▶ **What the task asks**:
Can you rewrite the caption text in the material below as a numbered list, one entry per line, with blank lines dropped and the pictures left out?

▶ **Dataset content**:
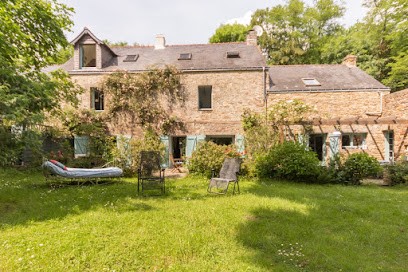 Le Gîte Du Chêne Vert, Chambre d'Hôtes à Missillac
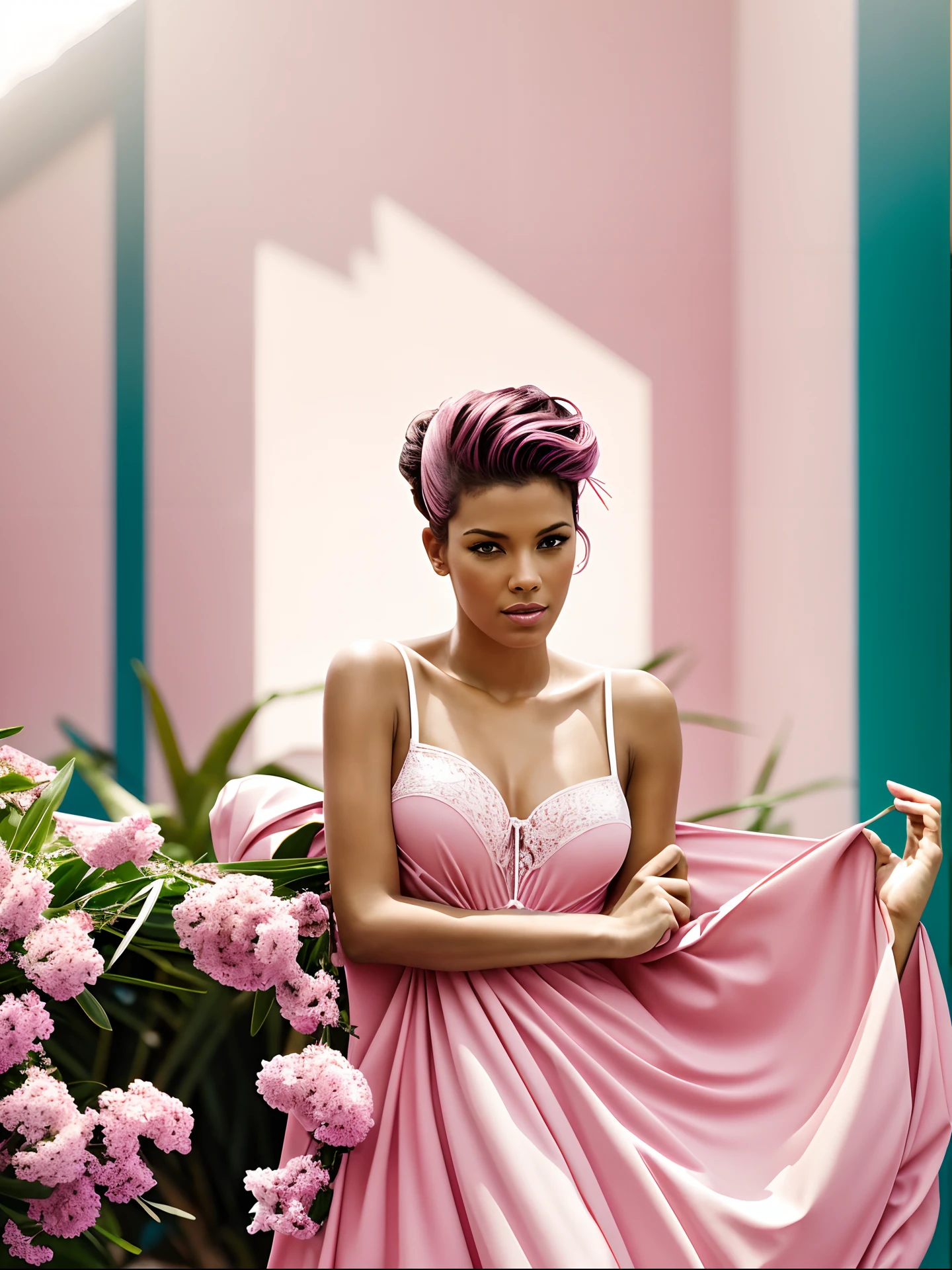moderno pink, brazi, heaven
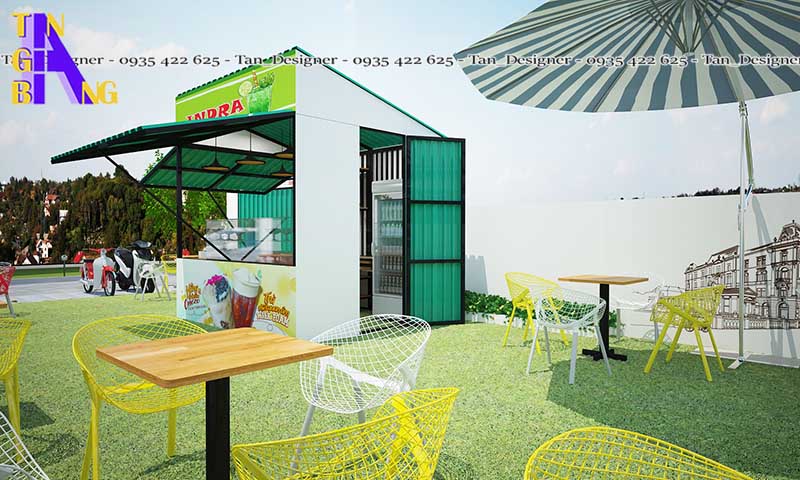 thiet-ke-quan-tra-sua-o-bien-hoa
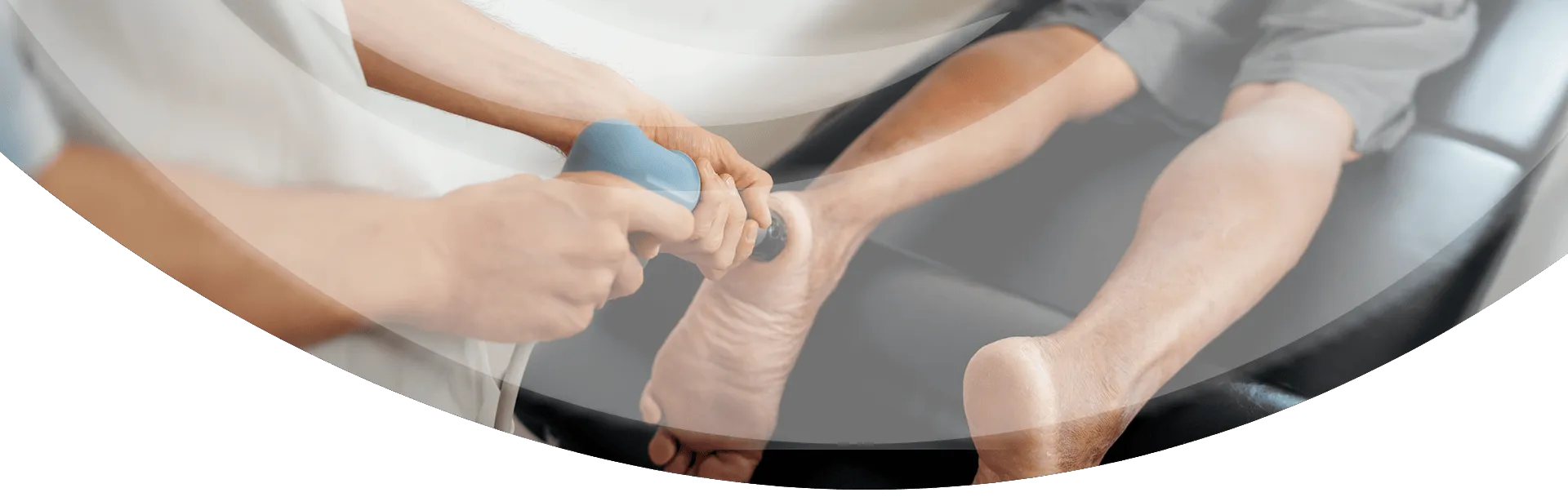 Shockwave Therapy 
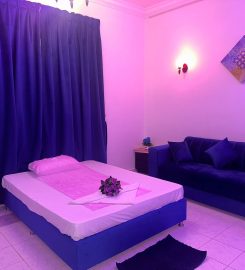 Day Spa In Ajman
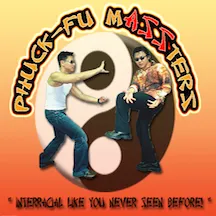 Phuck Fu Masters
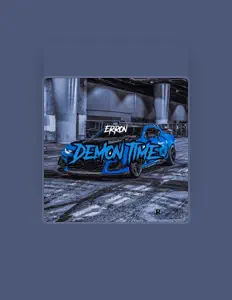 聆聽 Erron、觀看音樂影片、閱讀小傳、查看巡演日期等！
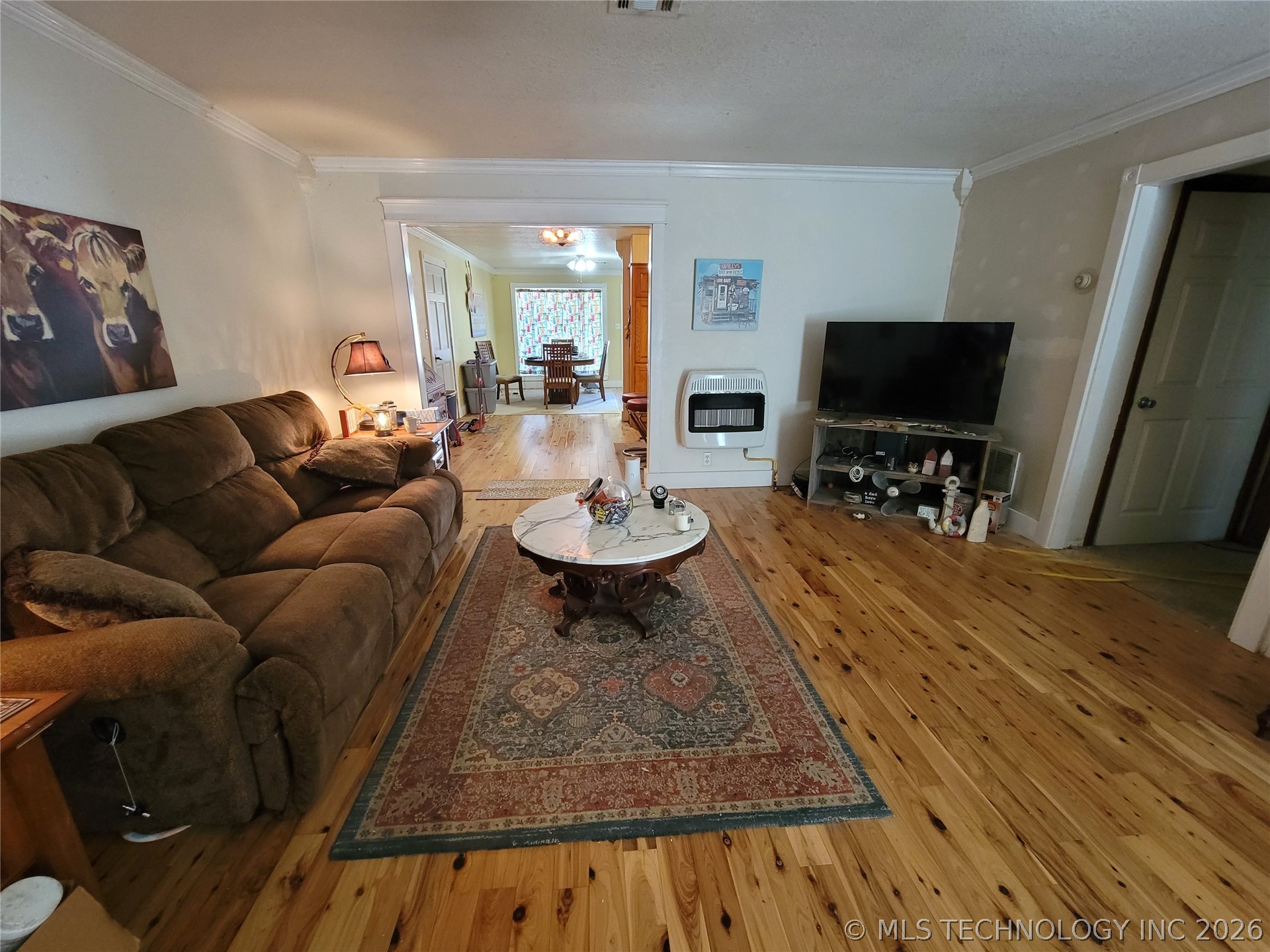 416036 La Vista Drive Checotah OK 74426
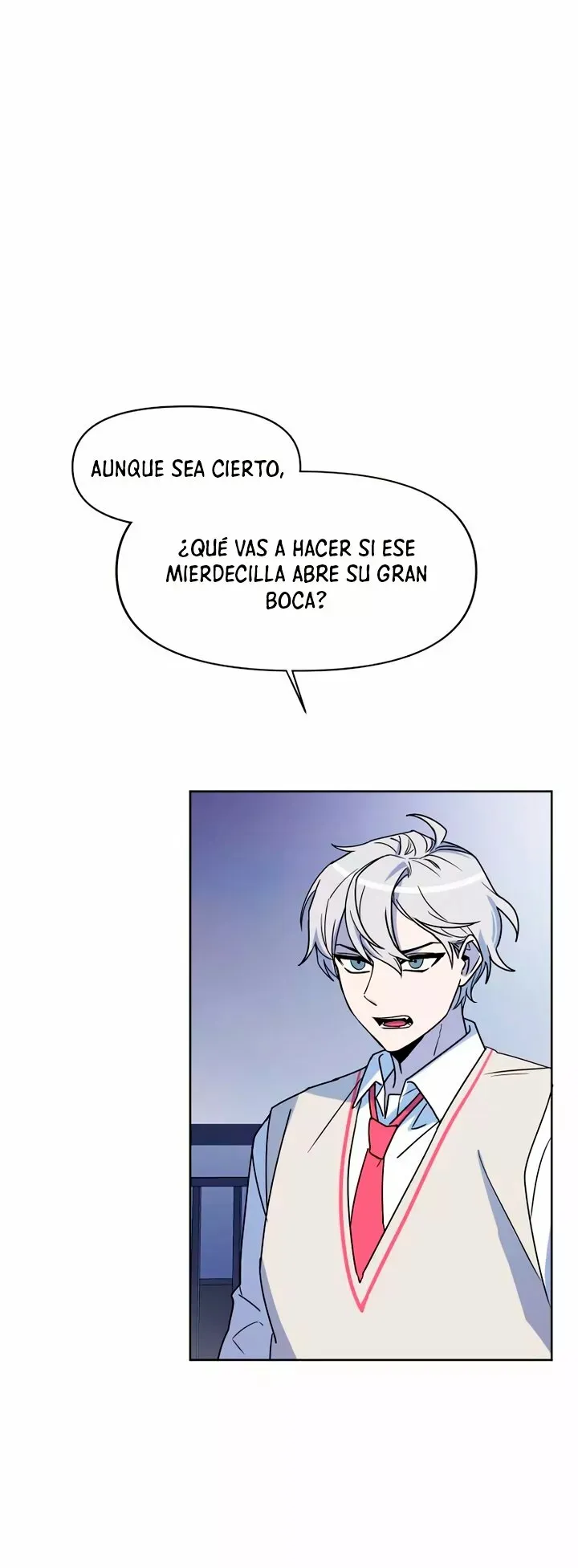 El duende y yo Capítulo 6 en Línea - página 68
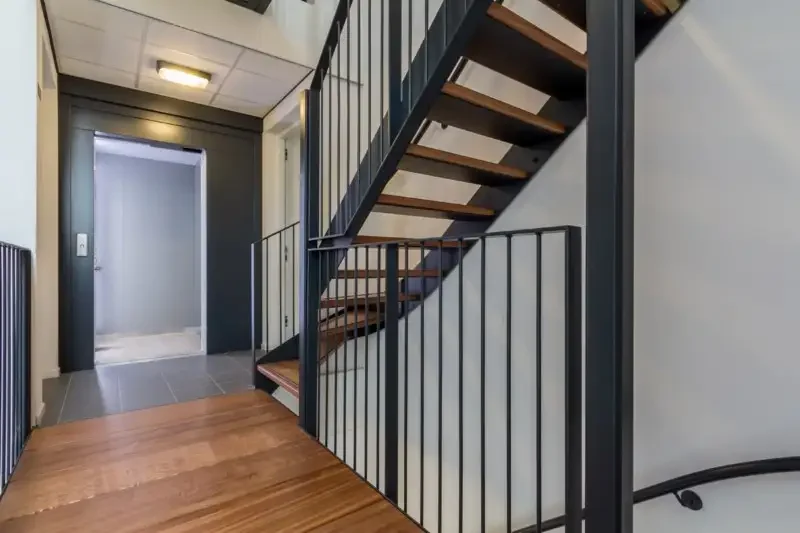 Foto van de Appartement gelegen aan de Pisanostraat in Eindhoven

▶ **Solution to this task**:
1.  Le Gîte Du Chêne Vert, Chambre d'Hôtes à Missillac
2. moderno pink, brazi, heaven
3.  thiet-ke-quan-tra-sua-o-bien-hoa
4.  Shockwave Therapy 
5.  Day Spa In Ajman
6.  Phuck Fu Masters
7.  聆聽 Erron、觀看音樂影片、閱讀小傳、查看巡演日期等！
8.  416036 La Vista Drive Checotah OK 74426
9.  El duende y yo Capítulo 6 en Línea - página 68
10.  Foto van de Appartement gelegen aan de Pisanostraat in Eindhoven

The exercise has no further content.